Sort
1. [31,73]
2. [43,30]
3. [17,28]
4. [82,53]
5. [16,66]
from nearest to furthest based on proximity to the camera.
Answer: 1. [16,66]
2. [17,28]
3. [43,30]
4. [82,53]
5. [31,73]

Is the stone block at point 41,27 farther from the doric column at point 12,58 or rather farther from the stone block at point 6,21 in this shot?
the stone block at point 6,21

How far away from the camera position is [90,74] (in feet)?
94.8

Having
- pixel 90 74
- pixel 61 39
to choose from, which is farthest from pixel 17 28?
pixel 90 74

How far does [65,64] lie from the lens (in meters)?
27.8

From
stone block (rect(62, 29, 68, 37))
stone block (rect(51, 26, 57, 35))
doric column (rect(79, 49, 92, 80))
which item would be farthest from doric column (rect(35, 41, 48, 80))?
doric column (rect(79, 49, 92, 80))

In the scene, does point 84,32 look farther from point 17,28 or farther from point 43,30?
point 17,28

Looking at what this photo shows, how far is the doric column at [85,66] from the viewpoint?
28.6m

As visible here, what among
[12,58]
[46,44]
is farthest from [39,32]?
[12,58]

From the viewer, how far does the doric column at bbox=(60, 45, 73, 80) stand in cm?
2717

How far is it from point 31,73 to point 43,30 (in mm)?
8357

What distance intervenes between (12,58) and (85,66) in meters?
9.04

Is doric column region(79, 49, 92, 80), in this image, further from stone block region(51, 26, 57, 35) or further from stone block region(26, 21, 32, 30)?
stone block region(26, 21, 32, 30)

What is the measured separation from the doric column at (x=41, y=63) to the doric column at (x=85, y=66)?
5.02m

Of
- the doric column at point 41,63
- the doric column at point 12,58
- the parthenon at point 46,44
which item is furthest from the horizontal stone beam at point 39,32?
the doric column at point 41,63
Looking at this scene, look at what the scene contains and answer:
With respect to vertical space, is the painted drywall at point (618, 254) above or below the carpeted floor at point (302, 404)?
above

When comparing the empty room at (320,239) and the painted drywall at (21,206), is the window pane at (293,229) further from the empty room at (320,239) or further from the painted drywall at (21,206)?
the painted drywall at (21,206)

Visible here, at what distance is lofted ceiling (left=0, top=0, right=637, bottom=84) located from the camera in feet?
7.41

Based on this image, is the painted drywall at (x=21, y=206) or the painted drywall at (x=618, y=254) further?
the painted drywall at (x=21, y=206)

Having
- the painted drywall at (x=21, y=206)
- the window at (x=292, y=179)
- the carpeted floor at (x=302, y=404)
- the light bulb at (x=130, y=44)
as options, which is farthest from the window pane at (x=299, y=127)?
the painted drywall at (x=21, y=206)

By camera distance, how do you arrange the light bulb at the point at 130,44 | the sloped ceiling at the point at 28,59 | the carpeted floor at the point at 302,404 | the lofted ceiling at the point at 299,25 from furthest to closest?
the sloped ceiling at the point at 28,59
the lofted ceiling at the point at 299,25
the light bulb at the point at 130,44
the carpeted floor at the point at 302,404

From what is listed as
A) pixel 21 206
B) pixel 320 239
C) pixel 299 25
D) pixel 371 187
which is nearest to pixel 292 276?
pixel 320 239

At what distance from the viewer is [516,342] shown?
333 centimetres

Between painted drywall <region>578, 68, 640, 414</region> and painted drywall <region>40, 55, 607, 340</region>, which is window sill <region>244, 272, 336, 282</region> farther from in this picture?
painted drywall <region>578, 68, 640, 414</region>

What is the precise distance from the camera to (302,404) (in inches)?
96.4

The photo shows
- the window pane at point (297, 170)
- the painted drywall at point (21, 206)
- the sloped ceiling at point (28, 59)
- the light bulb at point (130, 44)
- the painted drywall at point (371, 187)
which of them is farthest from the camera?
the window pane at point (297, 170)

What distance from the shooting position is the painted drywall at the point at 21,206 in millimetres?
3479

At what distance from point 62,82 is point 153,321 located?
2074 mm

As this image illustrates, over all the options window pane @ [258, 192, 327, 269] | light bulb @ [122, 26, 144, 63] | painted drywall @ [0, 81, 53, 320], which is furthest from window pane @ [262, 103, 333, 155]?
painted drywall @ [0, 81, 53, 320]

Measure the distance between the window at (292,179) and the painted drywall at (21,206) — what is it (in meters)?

_____

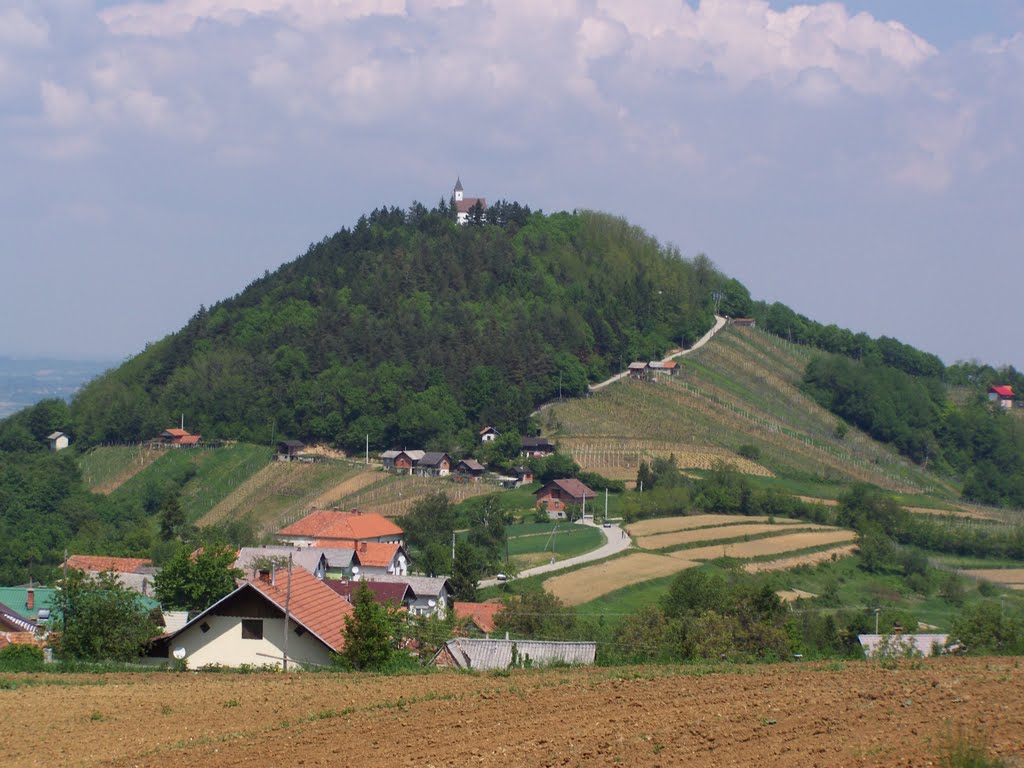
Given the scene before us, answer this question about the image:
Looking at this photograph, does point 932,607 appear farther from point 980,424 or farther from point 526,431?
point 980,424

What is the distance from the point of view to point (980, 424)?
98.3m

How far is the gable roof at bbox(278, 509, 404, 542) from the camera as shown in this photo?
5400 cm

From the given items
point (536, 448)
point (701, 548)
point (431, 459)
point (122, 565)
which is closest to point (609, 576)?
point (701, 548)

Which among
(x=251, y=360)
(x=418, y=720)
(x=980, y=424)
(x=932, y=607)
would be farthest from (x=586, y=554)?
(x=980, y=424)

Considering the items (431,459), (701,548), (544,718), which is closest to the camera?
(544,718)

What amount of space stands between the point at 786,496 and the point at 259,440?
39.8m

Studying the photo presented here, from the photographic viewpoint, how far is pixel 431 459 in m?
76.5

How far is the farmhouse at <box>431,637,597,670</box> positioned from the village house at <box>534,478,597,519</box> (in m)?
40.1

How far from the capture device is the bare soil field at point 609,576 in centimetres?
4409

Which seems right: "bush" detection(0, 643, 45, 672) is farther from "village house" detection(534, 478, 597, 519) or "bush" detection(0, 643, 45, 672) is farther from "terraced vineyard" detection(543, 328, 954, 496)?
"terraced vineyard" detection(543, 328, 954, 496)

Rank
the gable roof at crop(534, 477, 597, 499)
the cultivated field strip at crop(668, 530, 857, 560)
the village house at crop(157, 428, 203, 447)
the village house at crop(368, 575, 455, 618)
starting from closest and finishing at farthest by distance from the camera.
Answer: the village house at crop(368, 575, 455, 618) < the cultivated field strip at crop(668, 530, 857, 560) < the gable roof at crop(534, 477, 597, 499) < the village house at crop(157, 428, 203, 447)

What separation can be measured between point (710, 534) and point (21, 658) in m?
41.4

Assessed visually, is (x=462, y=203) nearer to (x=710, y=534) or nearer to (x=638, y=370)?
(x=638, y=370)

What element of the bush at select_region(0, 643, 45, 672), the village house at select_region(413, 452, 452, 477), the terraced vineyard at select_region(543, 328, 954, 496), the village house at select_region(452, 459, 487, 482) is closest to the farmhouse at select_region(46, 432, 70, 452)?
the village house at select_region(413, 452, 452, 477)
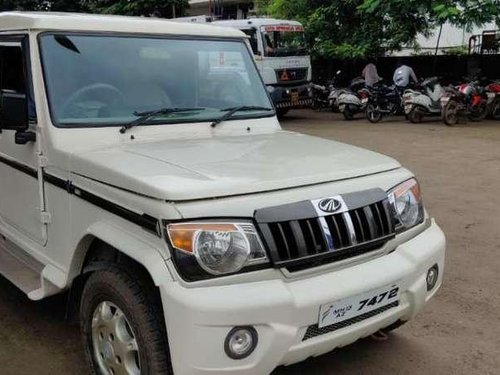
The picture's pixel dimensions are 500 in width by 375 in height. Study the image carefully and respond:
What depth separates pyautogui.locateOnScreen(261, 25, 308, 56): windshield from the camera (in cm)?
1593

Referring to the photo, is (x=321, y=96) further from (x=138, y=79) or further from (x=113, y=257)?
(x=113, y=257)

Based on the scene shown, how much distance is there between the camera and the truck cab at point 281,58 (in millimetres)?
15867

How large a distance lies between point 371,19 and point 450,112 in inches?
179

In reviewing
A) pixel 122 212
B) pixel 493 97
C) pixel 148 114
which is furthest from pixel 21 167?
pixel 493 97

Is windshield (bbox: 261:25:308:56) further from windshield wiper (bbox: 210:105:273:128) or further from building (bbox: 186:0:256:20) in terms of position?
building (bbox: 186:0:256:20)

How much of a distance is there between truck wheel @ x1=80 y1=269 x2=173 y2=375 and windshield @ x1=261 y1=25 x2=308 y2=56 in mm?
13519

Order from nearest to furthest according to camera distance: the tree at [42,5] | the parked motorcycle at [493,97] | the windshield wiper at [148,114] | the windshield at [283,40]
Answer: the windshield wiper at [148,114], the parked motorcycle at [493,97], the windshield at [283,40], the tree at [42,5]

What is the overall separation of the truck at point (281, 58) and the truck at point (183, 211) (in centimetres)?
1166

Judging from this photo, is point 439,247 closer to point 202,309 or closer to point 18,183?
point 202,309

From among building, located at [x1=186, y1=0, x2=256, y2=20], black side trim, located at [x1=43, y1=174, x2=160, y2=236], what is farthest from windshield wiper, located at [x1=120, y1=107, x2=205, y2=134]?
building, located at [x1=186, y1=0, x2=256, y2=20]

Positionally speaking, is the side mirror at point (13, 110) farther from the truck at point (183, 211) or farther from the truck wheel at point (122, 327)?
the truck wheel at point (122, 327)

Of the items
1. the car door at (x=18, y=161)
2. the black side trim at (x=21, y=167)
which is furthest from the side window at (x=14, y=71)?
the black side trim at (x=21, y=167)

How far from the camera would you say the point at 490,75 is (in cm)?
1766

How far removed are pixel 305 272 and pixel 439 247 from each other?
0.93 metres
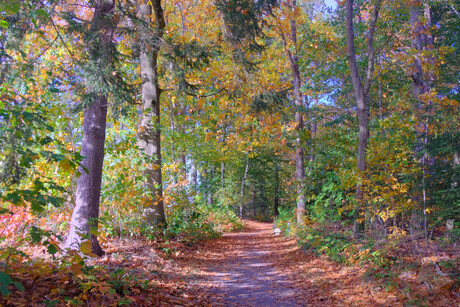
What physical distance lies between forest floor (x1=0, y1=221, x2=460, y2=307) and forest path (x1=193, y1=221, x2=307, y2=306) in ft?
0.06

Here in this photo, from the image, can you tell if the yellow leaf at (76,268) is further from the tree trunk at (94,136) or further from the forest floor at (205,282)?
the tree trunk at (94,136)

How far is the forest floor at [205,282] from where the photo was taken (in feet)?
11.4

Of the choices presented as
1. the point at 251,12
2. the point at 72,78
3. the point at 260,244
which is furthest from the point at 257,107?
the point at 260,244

_____

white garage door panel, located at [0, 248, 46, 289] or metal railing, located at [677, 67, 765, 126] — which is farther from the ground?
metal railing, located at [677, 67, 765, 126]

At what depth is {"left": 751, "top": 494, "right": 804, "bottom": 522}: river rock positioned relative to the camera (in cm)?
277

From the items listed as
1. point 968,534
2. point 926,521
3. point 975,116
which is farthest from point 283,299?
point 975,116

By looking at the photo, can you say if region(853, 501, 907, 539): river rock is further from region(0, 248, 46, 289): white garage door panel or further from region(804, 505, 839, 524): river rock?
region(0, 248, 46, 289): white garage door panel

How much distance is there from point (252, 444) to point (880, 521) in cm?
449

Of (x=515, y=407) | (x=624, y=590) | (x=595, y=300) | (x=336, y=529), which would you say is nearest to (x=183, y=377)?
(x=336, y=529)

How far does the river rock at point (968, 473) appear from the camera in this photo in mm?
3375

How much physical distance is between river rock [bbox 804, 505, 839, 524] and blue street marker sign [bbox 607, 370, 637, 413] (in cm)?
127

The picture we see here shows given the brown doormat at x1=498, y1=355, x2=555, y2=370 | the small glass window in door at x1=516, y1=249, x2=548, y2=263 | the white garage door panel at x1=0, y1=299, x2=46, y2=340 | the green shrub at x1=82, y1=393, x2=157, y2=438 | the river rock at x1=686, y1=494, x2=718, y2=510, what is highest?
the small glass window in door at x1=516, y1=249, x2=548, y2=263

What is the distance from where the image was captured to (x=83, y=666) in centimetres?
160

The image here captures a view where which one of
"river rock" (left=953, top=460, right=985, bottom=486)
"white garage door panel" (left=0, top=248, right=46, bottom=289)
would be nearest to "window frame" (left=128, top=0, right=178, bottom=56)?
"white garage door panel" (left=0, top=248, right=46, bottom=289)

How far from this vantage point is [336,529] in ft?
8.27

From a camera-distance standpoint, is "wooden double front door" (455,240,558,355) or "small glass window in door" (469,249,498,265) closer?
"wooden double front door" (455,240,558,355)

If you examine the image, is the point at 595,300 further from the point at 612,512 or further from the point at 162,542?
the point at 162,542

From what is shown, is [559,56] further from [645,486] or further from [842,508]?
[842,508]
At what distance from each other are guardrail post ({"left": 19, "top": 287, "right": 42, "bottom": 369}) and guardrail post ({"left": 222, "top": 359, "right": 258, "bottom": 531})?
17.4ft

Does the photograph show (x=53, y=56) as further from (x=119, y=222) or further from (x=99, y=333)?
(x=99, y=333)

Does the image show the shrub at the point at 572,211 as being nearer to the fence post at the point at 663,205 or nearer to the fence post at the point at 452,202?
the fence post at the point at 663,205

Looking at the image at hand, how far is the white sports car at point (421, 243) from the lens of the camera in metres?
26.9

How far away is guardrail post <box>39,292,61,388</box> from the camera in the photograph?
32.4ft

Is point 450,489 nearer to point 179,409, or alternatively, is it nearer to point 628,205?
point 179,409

_____

Pick out each line of the data above that contains the string "other", treating uppercase and lowercase letters as distinct.

How far removed are pixel 305 272 and pixel 439 247 from each other?
At what distance from each other are guardrail post ({"left": 19, "top": 287, "right": 42, "bottom": 369}) and guardrail post ({"left": 222, "top": 359, "right": 258, "bottom": 531})?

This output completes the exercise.